Getting Bulk Raw Data with Rsync
To download GovTrack’s raw data files in bulk, or if you plan to regularly update the files, you should use the rsync tool. Rsync is good for selecting which directory of data you want and keeping your files up to date by only downloading changes on each update.
Using rsync is pretty easy on Linux and Mac if you are comfortable with the command line. It is harder on Windows. Windows users may prefer the GovTrack API.
rsync on Linux and Mac
Once you install rsync, just type on a command-line:
rsync -avz --delete --delete-excluded govtrack.us::govtrackdata/us/112/bills .

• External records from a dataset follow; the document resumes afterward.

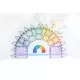 Set magnetic Magblox - 66 piese magnetice de constructie Pastel transparente Set magnetic Magblox - 66 piese magnetice de constructie Pastel transparente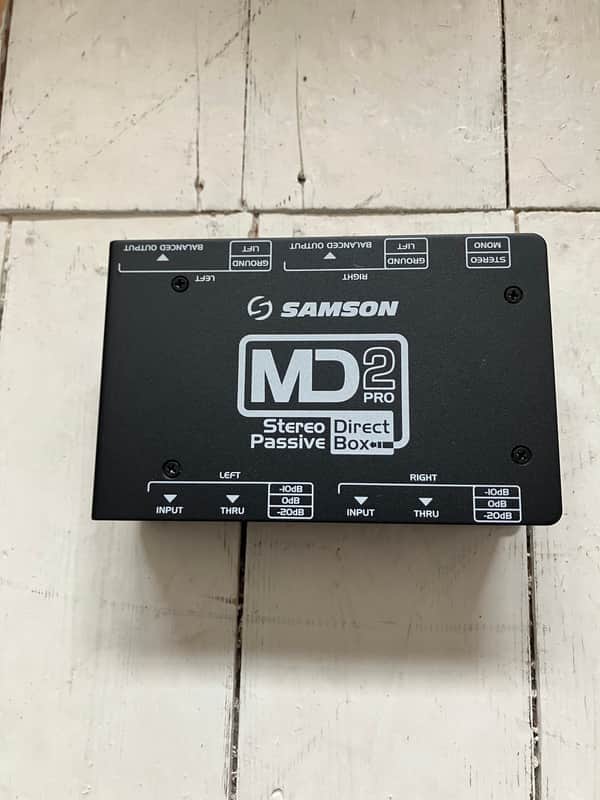 Samson MD2 Pro S-Max Series Stereo Passive Direct Box 2010s - Black image 1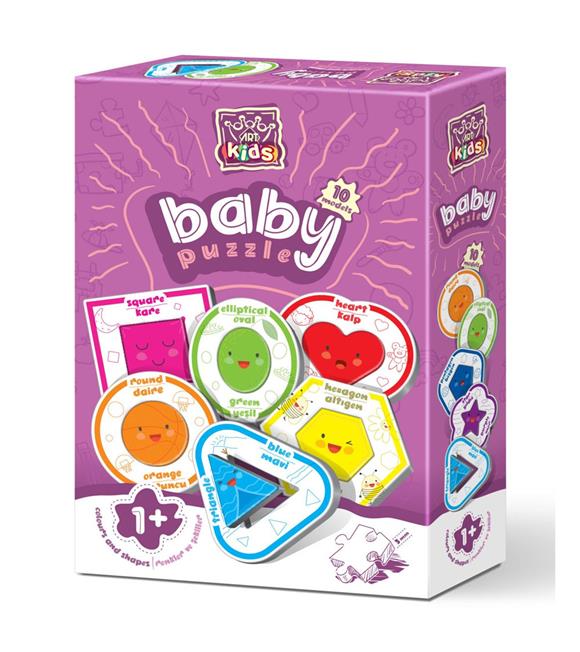 Art Puzzle Renkler Ve Şekiller Baby 5823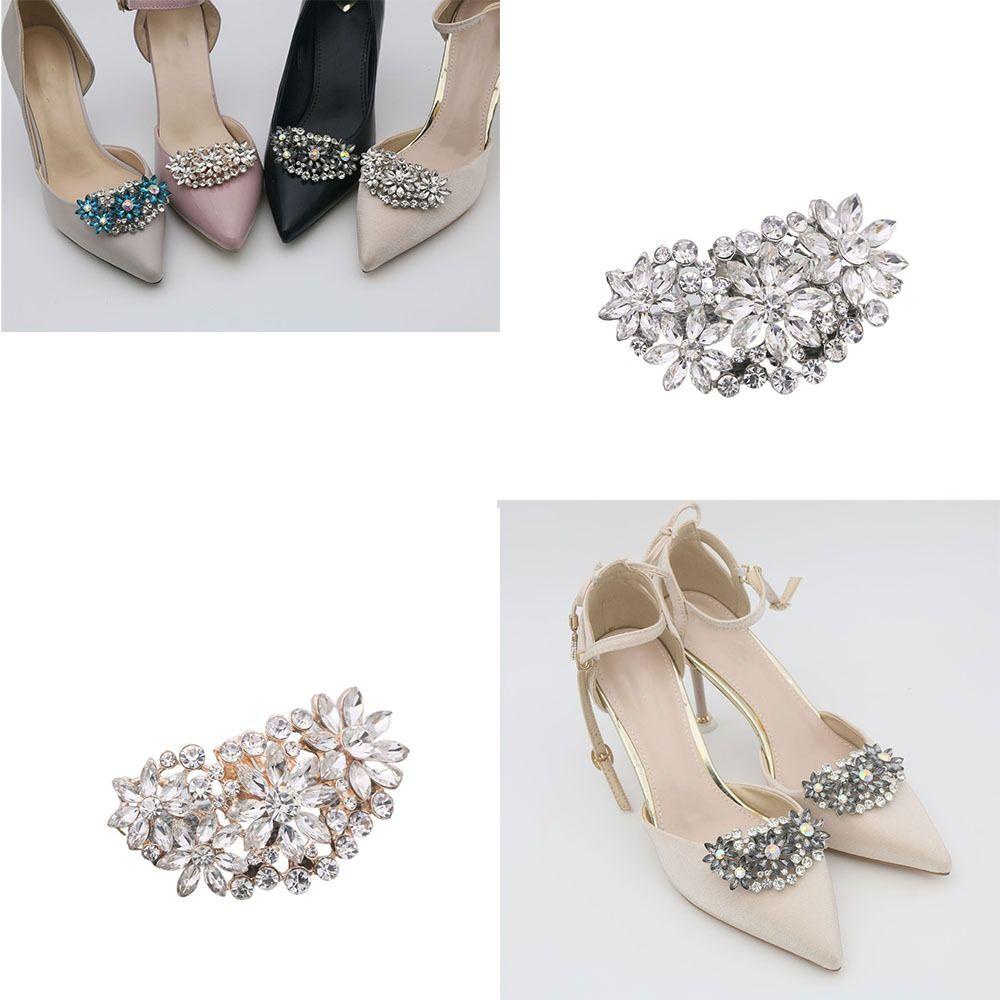 Nanas 1pcs Dekorasi Sepatu Klip Wanita Hak Tinggi Pernikahan Pesona Sepatu Gesper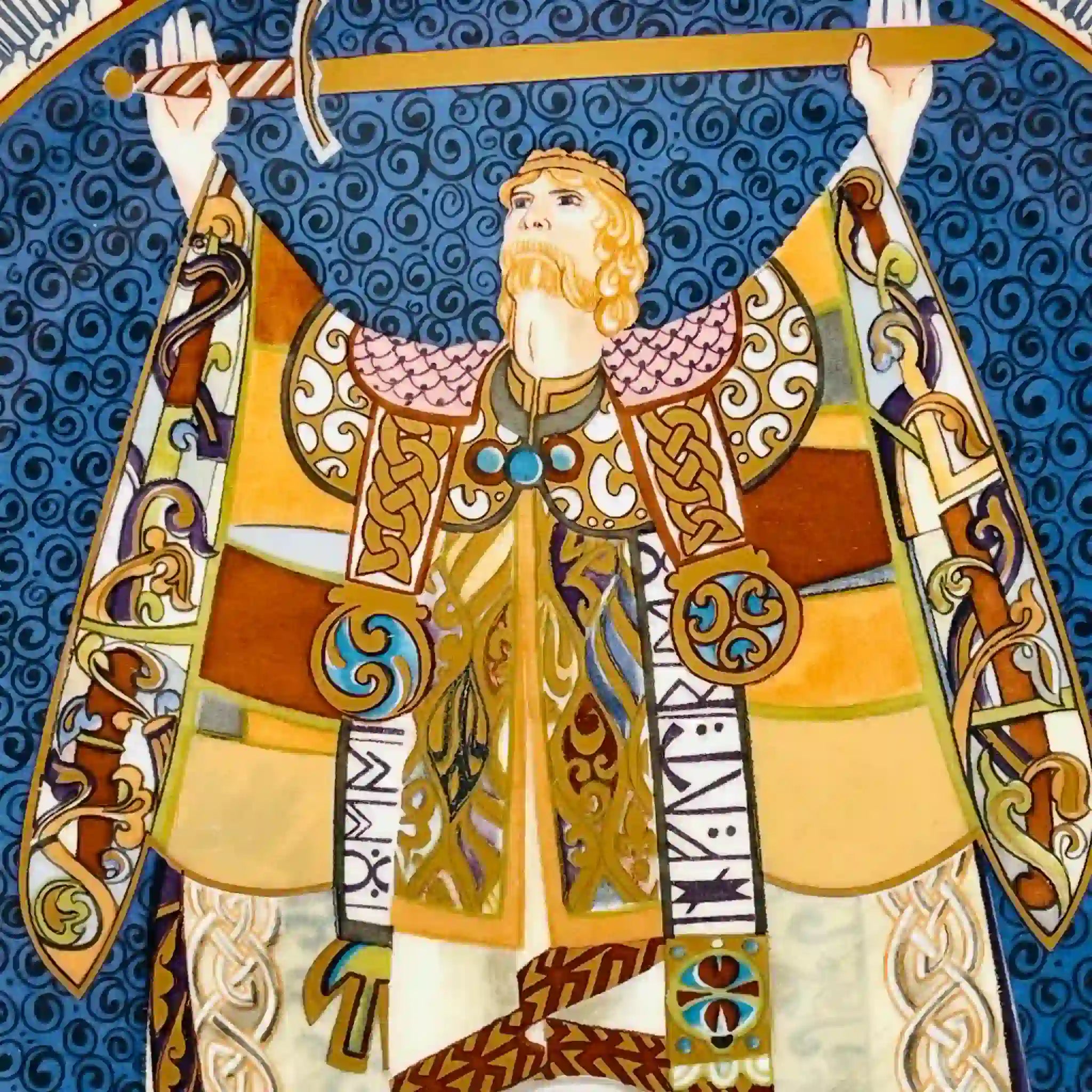 【リユース】 プレート(皿) / MINTON(ミントン) / THE ARTHURIAN LEGEND / イギリス / アーサー王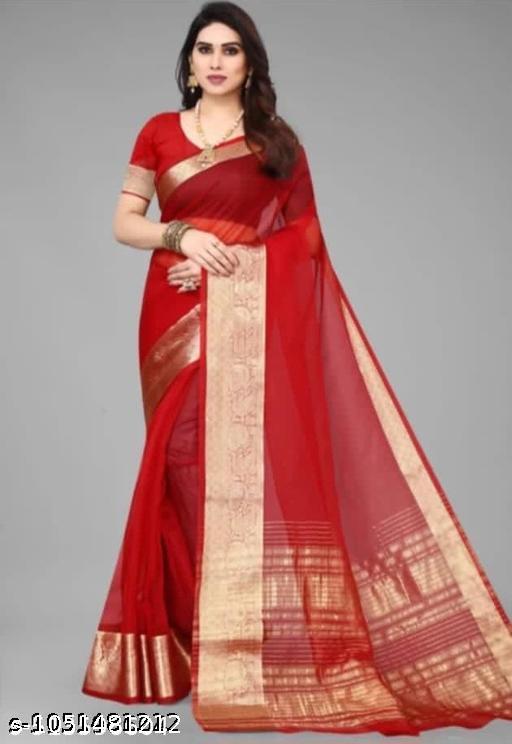 Organza Plan Silk Saree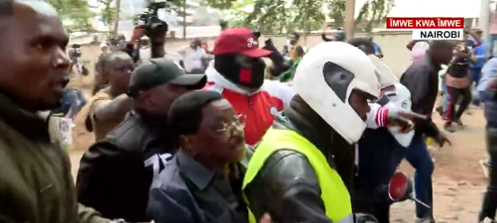 Dramatic Orengo uses Boda Boda to leave Nairobi CBD after disruption of Gen Z anniversary demos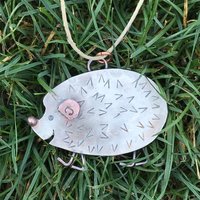 spoon hedgehog ornament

That is all one line. Note the double colons and the period at the end.
rsync on Windows
On Windows, install DeltaCopy, which contains rsync for Windows. Then on a command line type:
mkdir C:\GovTrackData cd "\Program Files\Synametrics Technologies\DeltaCopy" rsync -avz --delete govtrack.us::govtrackdata/us/112/bills /GovTrackData
Note that you have to give a relative path to your GovTrackData directory because rsync will interpret "C:" as something other than a drive letter, since there are no drive letters in the Unix world. Watch out for the double colons in the middle.
This will put bill XML files in either C:\GovTrackData\bills or C:\cygwin\GovTrackData\bills. cygwin is the name of a common Windows wrapper around Unix tools. That's something to do with DeltaCopy, not GovTrack.